Özdenefe, Kuzey Kıbrıs’ta kadınların fiziksel, psikolojik, ekonomik ve cinsel şiddete maruz kalmaya devam ettiğini, 2025’in ilk 10 ayında polis kayıtlarına 879 şiddet şikayetinin yansıdığını hatırlatarak, kayıtlara geçmeyen çok daha fazla vaka bulunduğunu ifade etti. Bu tablonun yapısal sorunların ve toplumsal cinsiyet eşitsizliğinin derinliğini gösterdiğini belirtti.
Yalnızca cezai yaptırımların yeterli olmadığını söyleyen Özdenefe, eşitlik temelli politikaların, kurumlar arası güçlü koordinasyonun ve önleyici mekanizmaların hayata geçirilmesinin önemine dikkat çekti. Bu nedenle TOCED’in derhal tam teşekküllü olarak açılmasının kritik bir gereklilik olduğunu ifade etti.

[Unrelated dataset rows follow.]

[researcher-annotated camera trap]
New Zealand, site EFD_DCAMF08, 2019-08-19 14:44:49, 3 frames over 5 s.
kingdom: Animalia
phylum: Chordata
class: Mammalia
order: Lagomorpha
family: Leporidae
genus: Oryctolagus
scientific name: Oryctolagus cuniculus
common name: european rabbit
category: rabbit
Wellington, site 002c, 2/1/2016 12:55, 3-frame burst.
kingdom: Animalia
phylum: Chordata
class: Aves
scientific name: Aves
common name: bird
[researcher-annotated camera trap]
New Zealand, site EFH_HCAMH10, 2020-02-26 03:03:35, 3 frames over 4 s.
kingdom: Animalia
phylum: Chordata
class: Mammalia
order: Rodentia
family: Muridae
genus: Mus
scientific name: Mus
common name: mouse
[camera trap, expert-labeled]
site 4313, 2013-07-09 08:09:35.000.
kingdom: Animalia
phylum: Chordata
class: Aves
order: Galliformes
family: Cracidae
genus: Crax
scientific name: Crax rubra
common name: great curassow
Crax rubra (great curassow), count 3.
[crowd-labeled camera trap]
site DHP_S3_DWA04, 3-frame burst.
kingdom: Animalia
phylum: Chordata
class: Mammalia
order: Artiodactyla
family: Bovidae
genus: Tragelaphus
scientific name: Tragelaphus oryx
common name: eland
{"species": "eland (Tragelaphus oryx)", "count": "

Özdenefe, dijital taciz ve elektronik takip gibi yeni şiddet türlerinin arttığına dikkat çekerek, modern ihtiyaçlara uygun destek sistemlerinin geliştirilmesi gerektiğini belirtti. 7/24 erişilebilir psikolojik ve hukuki destek mekanizmaları, elektronik izleme sistemleri ve dijital acil bildirim hatlarının güçlendirilmesinin önemine işaret etti.
Okullarda toplumsal cinsiyet eşitliği, şiddetsiz iletişim ve dijital güvenlik eğitimlerinin artırılmasının, şiddetin temel nedenlerine erken yaşta müdahale imkânı sağlayacağını söyleyen Özdenefe, kadına yönelik şiddetle mücadelenin demokratik değerleri ve toplumsal adaleti güçlendirdiğini vurguladı.
Açıklamasında, “Her kadın güvenli bir yaşam hakkına sahiptir” ifadelerine yer veren Özdenefe, dayanışmanın büyütülmesi ve ortak bir iradeyle hareket edilmesi gerektiğini belirterek, eşit ve güvenli bir gelecek için toplumun tüm kesimlerini ortak mücadeleye çağırdı.